15:13 Apparently Baltar has been stalking her his entire life and is randomly showing up in pictures from her past. So…I kinda hope he’s a ghost.
16:01 WHAT?! FBI Guy, who is always at work, is here at work?
16:46 I’m glad they made a point about making copies just so that she would have to track down all copies.
17:35 She’s still working with the FBI? Doesn’t she have a job?
19:01 Wait, it’s really easy to find people in Baghdad?
19:46 We won’t be taking the road, on account of those roadblocks I’ve mentioned.
20:53 He’s being super beardy, you should get in here.
21:18 Hang on, he was able to figure out the device in like 18 hours? From pictures on his phone? Why wouldn’t he just take the blueprints home?
22:25 Poor guy went straight through the glass table. That’s just unlucky.
24:10 OH NO NOT THE EVENT!
24:38 Oh good they were paying her. Now I gotta wonder how she hid that money from the IRS, considering she works for the government.
25:49 Lady! You are a doctor! Go to the hospital and doctor! Stop playing FBI!
26:20 I’m just going to leave you alone so something can jump out at you, alright?
27:22 Have you…not told him that you’re having a baby? Oh…she hasn’t. You’d think that might come up.
28:35 Well, dummie, you see at most two ladies every day, so…who do you think?
29:13 Or maybe he was referring to some stupid chess piece that you had in your office. That makes more sense.
29:44 Wait what? D. Gibbons gave the FBI guy a ring? Why?
30:46 Hey road guys! What’s up with being on the road?
31:21 MOVE DUMMIE! BULLETS!
31:53 Oh good, more guys with guns. Because we can surely trust this group.
32:26 Oh no! It’s him from the future! (Or, maybe just another guy with a beard, who knows.)
33:30 Well, obviously, this hospital was a training facility for the blackout group. Please get with the program.
34:25 Okay, maybe, if you’re going to show a lady convulsing, make sure that she doesn’t have the largest breasts ever. It just seems inappropriate.
36:16 Wait, seriously, the Doctor Lady is suddenly extremely important, because she went to the wrong college twenty years ago?
37:38 Oh, oh right. The ring is some kind of magic technology whatever.
38:10 You, you know that guy is you, right Charlie? You want to…mention it to anyone?
38:54 OH NO the CIA guy is also a bad guy!
39:44 Hang on hang on, is she a triple agent?

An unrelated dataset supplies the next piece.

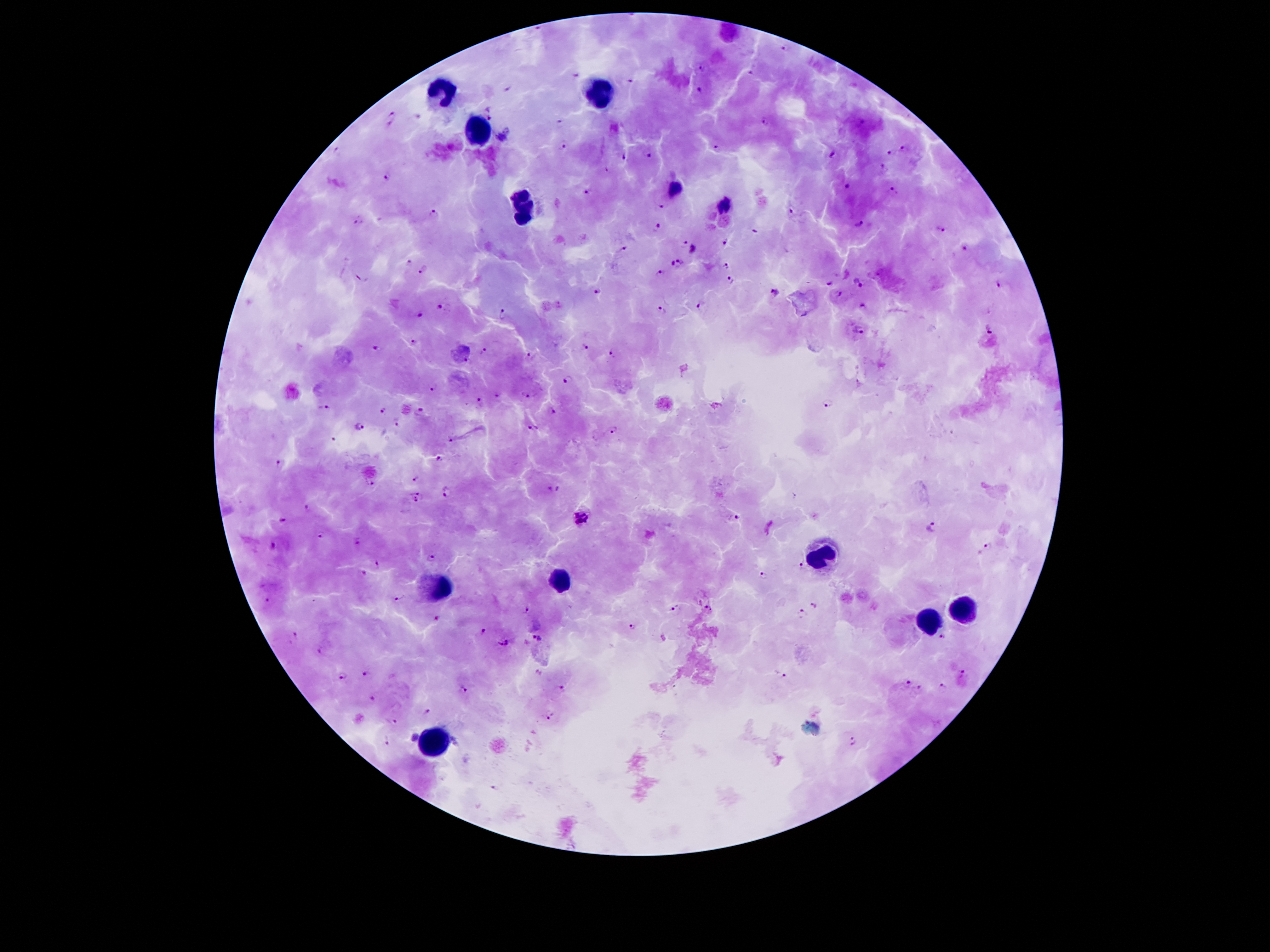 Approximate object centers, in pixels from the top-left corner. Leukocyte locations: (x=441, y=91), (x=597, y=93), (x=480, y=134), (x=521, y=206), (x=825, y=554), (x=561, y=578), (x=442, y=589), (x=962, y=607), (x=926, y=621), (x=430, y=741). Plasmodium parasite locations: (x=705, y=70), (x=753, y=71), (x=576, y=73), (x=629, y=79), (x=507, y=87), (x=700, y=91), (x=488, y=108), (x=417, y=114), (x=490, y=117), (x=392, y=118), (x=557, y=123), (x=765, y=123), (x=504, y=137), (x=563, y=147), (x=716, y=147), (x=902, y=148), (x=890, y=151), (x=833, y=154), (x=650, y=155), (x=623, y=156), (x=882, y=166), (x=391, y=175), (x=848, y=184), (x=676, y=187), (x=893, y=191), (x=588, y=193), (x=725, y=205), (x=663, y=206), (x=792, y=210), (x=434, y=214), (x=359, y=222), (x=858, y=223), (x=657, y=228), (x=941, y=228), (x=757, y=232), (x=685, y=242), (x=725, y=242), (x=624, y=249), (x=695, y=249), (x=964, y=249), (x=681, y=259), (x=409, y=262), (x=729, y=265), (x=675, y=266), (x=423, y=268), (x=661, y=274), (x=361, y=277), (x=729, y=279), (x=860, y=282), (x=831, y=283), (x=597, y=291), (x=774, y=293), (x=840, y=293), (x=703, y=303), (x=443, y=307), (x=864, y=307), (x=663, y=309), (x=423, y=315), (x=504, y=316), (x=989, y=328), (x=857, y=331), (x=413, y=341), (x=586, y=345), (x=375, y=348), (x=482, y=351), (x=614, y=352), (x=532, y=356), (x=566, y=379), (x=432, y=388), (x=497, y=395), (x=528, y=395), (x=479, y=402), (x=828, y=403), (x=322, y=408), (x=383, y=409), (x=554, y=411), (x=420, y=412), (x=396, y=422), (x=360, y=426), (x=532, y=427), (x=613, y=428), (x=333, y=438), (x=451, y=438), (x=438, y=459), (x=279, y=464), (x=417, y=477), (x=370, y=483), (x=553, y=489), (x=445, y=492), (x=418, y=496), (x=309, y=509), (x=581, y=516), (x=737, y=518), (x=282, y=519), (x=932, y=527), (x=319, y=532), (x=358, y=540), (x=271, y=544), (x=989, y=546), (x=431, y=555), (x=377, y=562), (x=801, y=565), (x=364, y=571), (x=764, y=577), (x=266, y=598), (x=401, y=598), (x=813, y=605), (x=527, y=607), (x=673, y=607), (x=708, y=609), (x=797, y=614), (x=438, y=618), (x=631, y=626), (x=484, y=631), (x=295, y=635), (x=942, y=636), (x=538, y=638), (x=504, y=641), (x=366, y=671), (x=963, y=673), (x=780, y=674), (x=345, y=675), (x=908, y=683), (x=942, y=686), (x=920, y=688), (x=464, y=689), (x=563, y=689), (x=371, y=697), (x=427, y=712), (x=552, y=715), (x=390, y=721), (x=414, y=738), (x=387, y=740), (x=853, y=741), (x=494, y=786). Single field of view. 100x magnification. Thick blood smear. Patient malaria status: infected with Plasmodium falciparum. Giemsa-stained preparation. Image is 1270×952 pixels. Smartphone photograph taken through the microscope eyepiece.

39:56 WAIT WHAT? Apparently it’s more common for lesbians to turn traitor? Where the hell did you get your facts?
41:22 FISH!
42:15 Oh hey, one more thing, go ahead and kill this guy. I’ll mention that second even though it’s a bigger deal because then we’ll have something to lead out on.
Verdict: Oh no! She’s not really a bad guy! Now she has a tough moral choice to make! Also, Baltar has apparently been insane and following Doctor Lady for over twenty years and despite his extremely poor social skills, he hadn’t revealed himself to her before now. (Yeah yeah, he knows the future, but the future is stupid if so.) Oh, and they have a ring for some reason, so that’s nice.